- Title: NIGERIA: Lagos school girls harness the power of pee
- Date: 23rd November 2012
- Summary: LAGOS, NIGERIA (RECENT) (REUTERS) STUDENTS WORKING ON THE URINE GENERATOR
- Embargoed: 8th December 2012 12:00
- Location: Nigeria
- Country: Nigeria
- Topics: Quirky,Technology,Energy
- Reuters ID: LVA56A5KF22VDPZ9W8O0306GWCWI
- Story Text: Inspired by a news story about a family of five dying from carbon monoxide poisoning, four Nigerian schoolgirls have invented a generator powered by urine. The quartet, aged between 14 and 15, are hopeful their invention will provide an environmentally friendly energy alternative for the poor.
Their urine-powered generator can produce up to six hours of electricity per litre of human waste. First the urine is put into a glass electrolytic cell device, which separates the urine into nitrogen, water, and hydrogen. The hydrogen goes into a water filter for purification before being transferred into an adjoining gas cylinder. The gas cylinder pushes hydrogen into a cylinder of liquid borax, which is then used to remove the moisture from the hydrogen gas. The purified hydrogen gas then appears inside the generator.
Fourteen-year-old Duro-Aina Adebola is excited about the technology.
"We are taught in chemistry, elementary chemistry that all waste products produce energy, so can this energy be converted into power that can be used to generate energy or generate power so we looked into urine, and we also looked into water but we noticed that in water the hydrogen molecules are tightly bonded together, and in water it takes three volts to break up this hydrogen molecule bond; but in urine, it takes one point three volts, so we opted for urine, since, one, it's a waste product, and if we use urine as we carry out electrolysis, if we use urine, our waste product or our exhaust gas is going to be water and that's not poisonous to our environment," she said.
She added: "This hydrogen gas mixture goes into our water filter and the function of the water filter is to remove any impurities from our hydrogen gas mixture. The hydrogen gas mixture then goes into our cylinder here which temporarily stores the gas when ever we need the gas. Then the gas goes into our borax and the function of the borax here is to dry the hydrogen gas to remove any moisture from the gas because if moisture gets into our the engine of our generator, it can damage our generator, and then the gas goes into our generator," explained Adebola.
The generator is still in its trial stages and the girls are under close supervision from their teachers. They presented their initial work at the annual Maker Faire Africa held in Lagos in November, where it was the star attraction.
Lawal Olaide, head of science at Doregos Private Academy where the girls are in their junior year of high school, says the use of urine could provide opportunities for rural parts of the country.
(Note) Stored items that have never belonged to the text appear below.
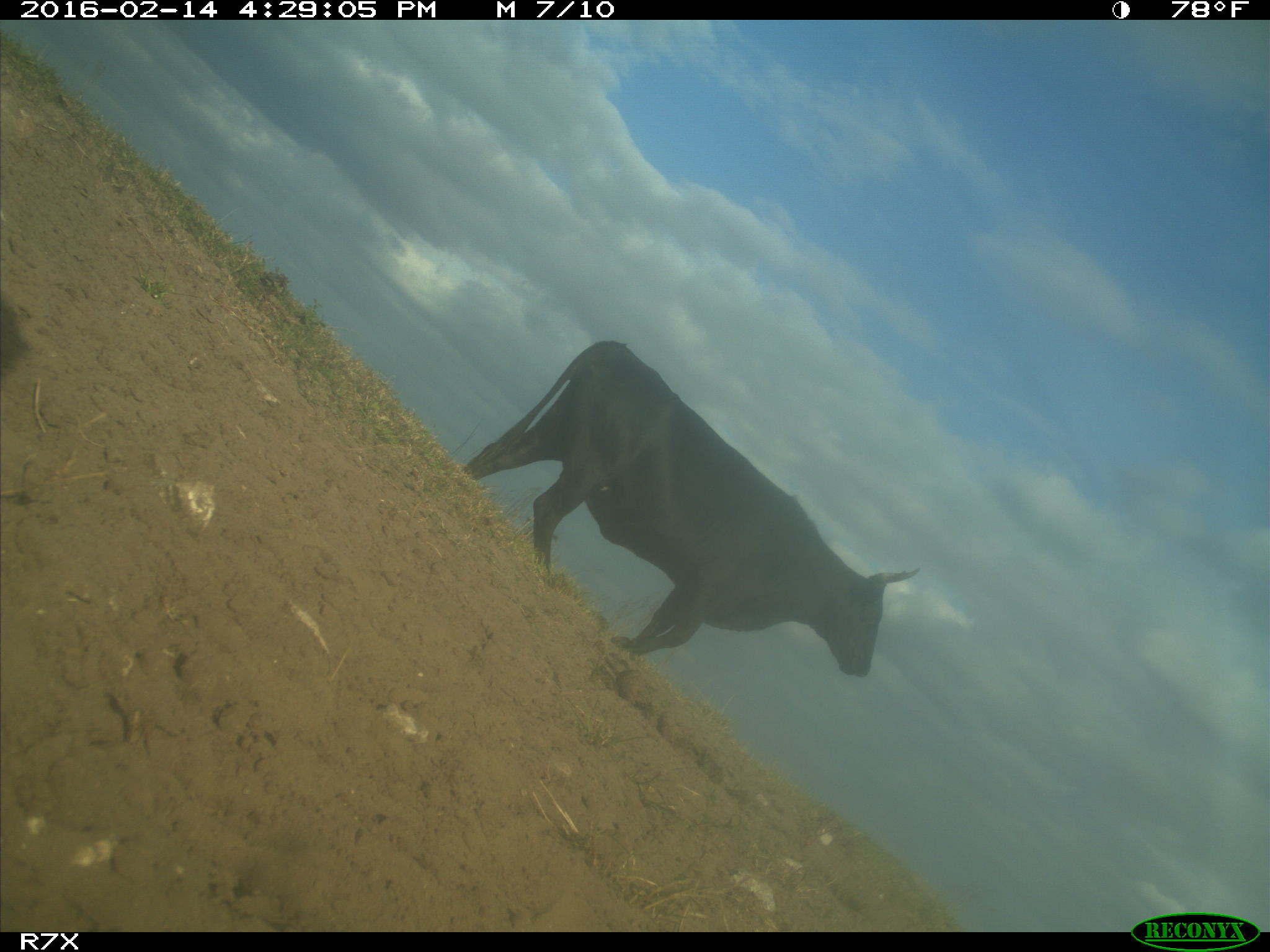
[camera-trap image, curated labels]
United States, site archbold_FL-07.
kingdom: Animalia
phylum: Chordata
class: Mammalia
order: Artiodactyla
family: Bovidae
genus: Bos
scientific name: Bos taurus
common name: domestic cow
Bos taurus (domestic cow).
It's estimated that more than half of the country's 160 million people have no access to electricity and those who do are not guaranteed of its regular supply. Low income earners use carbon fuels like charcoal or paraffin for cooking, a practice that frequently causes house fires, while millions of homes have at least one power generating set that needs petrol to run.
Olaide said the girls have even found a way to remove the unpleasant associations of urine. "You know people get repelled at the odour of urine, if it's their own urine, they don't mind, but somebody else's urine, they don't like touching, in order to avoid that we added two molar solution of washing soda at point one percent, inside the urine, once that is done it suppresses the odour of the urine so it has zero odour," he said.
The students' success however, was not immediate. It came after a great deal of trial and error and at least one near disaster.
"The electrolytic cell exploded because the hydrogen oxygen gas backfired from the generator into the electrolytic cell and that caused the explosion, so when we now made the urine powered generator again, we inserted one way valves in the pipes of the generator, the pipes connecting the electrolytic cell to the generator so as to prevent the backfire so that incase the engine happens to backfire, the hydrogen gas won't be able to go back into the electrolytic cell," said 15-year-old Bello Eniola.
With just 10,000 naira (US$64) spent on the trial stage, the young innovators are planning to use more money to make their device more compact by analysing ways to get rid of the tubes and bottles without interfering with its efficiency.
There are several power solutions in the market - from wind and solar energy, to battery powered inverters, but these options are capital intensive and not affordable for the majority of Nigerians.
The partial removal of a fuel subsidy in January by Nigeria's President, Goodluck Jonathan which led to one week of strikes and protests, has made petrol more expensive and a recent scarcity in Lagos has worsened the situation.